An epic bildungsroman from a Nobel Prize winner. Pamuk’s novel tells the story of “an Istanbul street vendor and the love of his life,” and it is said to feature a large cast of characters.

Looking at Pictures, Robert Walser, trans. Susan Bernofsky, Lydia Davis, Christopher Middleton (New Directions/Christine Burgin, October 20)

Even if the Walser rollout in America has cooled a bit, there’s no denying that each book has revealed itself to be a work of genius. Looking at Pictures — which features writing about Van Gogh, Cezanne, Rembrandt, and Brueghel, among other subjects — promises more revelatory wit and surprising aesthetic insight.

Slade House, David Mitchell (Random House, October 27)

Mitchell promises that his new novel, which apparently began as a series of tweets, will offer a robust imaginative world. It helps that it spans five decades and features some kind of haunted house.

Hunger Makes Me a Modern Girl: A Memoir, Carrie Brownstein (Riverhead, October 27)
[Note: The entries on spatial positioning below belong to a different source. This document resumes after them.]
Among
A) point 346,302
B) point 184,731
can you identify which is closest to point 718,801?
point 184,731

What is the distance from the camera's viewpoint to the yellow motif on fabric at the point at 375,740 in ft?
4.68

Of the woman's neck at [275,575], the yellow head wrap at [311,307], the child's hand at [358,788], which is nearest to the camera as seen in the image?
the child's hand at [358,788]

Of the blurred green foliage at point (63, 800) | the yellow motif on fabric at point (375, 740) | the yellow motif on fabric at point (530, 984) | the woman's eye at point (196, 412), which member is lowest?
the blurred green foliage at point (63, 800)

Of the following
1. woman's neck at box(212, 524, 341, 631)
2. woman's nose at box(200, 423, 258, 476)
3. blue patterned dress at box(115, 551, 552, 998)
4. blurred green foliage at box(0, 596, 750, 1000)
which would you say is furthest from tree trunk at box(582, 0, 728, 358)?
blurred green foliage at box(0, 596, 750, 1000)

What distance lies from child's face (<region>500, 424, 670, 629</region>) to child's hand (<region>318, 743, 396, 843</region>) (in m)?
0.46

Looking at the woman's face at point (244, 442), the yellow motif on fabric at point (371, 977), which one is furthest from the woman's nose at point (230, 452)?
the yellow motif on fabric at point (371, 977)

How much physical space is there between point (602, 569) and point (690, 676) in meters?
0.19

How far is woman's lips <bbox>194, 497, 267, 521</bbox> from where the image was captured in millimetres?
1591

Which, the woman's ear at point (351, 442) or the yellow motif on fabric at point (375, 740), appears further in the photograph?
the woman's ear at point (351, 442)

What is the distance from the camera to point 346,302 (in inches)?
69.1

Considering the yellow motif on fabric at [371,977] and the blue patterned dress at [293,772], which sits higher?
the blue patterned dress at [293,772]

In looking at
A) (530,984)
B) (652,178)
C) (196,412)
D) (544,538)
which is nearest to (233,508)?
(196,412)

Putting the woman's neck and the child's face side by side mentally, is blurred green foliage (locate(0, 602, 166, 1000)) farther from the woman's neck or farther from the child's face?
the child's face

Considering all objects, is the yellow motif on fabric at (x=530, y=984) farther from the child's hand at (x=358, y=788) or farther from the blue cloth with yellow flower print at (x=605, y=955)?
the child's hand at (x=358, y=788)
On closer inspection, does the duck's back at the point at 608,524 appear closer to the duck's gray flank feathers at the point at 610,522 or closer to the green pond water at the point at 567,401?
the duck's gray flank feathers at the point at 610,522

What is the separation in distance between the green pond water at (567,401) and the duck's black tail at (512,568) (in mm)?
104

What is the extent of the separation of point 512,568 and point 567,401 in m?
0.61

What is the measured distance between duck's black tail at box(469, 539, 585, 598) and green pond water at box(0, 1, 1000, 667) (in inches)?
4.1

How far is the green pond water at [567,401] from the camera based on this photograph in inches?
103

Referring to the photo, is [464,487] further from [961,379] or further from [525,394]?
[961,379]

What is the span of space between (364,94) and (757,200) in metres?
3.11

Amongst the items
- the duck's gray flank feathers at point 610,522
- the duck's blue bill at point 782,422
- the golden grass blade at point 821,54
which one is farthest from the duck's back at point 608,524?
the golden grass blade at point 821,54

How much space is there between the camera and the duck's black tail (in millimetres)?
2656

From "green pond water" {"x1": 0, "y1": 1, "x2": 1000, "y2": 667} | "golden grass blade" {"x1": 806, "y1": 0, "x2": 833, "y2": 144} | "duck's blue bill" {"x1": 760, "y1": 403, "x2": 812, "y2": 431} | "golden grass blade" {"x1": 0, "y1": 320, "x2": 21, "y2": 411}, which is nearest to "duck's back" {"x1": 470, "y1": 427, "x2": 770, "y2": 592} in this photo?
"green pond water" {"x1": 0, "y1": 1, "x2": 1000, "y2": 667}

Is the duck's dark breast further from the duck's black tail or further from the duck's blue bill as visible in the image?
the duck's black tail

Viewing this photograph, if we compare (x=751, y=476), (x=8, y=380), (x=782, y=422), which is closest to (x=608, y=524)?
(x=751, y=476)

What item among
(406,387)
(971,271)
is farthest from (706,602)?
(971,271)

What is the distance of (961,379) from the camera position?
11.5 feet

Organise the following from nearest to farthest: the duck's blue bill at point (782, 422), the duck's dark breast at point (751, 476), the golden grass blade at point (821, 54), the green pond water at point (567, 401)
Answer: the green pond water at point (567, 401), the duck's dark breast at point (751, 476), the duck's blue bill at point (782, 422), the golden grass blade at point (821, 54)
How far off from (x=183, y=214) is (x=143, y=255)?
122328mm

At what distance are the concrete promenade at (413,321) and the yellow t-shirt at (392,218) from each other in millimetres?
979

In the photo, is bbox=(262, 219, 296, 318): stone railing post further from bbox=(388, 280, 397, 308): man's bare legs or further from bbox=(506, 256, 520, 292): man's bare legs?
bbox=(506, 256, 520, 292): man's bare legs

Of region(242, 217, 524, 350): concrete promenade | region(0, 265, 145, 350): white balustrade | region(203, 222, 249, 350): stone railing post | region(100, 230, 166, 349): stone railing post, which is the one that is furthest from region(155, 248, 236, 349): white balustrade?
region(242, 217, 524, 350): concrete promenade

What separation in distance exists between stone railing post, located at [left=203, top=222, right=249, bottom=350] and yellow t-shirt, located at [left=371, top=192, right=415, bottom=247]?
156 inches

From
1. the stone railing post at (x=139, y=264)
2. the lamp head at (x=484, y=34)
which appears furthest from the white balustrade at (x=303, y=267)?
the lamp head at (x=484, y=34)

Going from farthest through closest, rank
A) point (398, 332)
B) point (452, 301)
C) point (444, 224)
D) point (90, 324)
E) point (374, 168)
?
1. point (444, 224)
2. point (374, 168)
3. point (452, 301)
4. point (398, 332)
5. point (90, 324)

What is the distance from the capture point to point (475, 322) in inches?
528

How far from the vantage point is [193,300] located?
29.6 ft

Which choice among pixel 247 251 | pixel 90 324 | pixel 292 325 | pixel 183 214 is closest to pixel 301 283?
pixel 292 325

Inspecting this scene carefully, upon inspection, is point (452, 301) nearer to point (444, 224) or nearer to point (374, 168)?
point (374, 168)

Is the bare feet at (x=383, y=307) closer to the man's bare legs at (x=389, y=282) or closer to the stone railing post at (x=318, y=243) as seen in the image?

If it hits the right notes, Brownstein’s memoir could become a definitive document about independent music in the 1990s and 2000s, but it will almost certainly be a moving story about Brownstein’s life before, during, and after the rise of America’s greatest rock band.

The Givenness of Things: Essays, Marilynne Robinson (FSG, October 27)

Read this collection of essays on humanism, science, being, neurology, and theology not only for its intellectual depth and paradoxically calm polemical brilliance, but also because it allows you to wade in the mind of our most reliably great writer of fiction.

The Mare, Mary Gaitskill (Pantheon, November 3)

Gaitskill recently told New York magazine that she was worried The Mare would be considered too heartwarming until she asked a friend to read it. The friend told her it was the most depressing thing she had ever read. It’s hard to think of a better endorsement for a novel in 2015.

The Big Green Tent, Ludmila Ulitskaya, trans. by Polly Gannon (FSG, November 10)

Ulitskaya’s 600-page novel, set in a post-Stalin Soviet Union still ordered by the KGB, has been compared to the work of Tolstoy and Dostoevsky but sounds (somehow) more like Doctor Zhivago.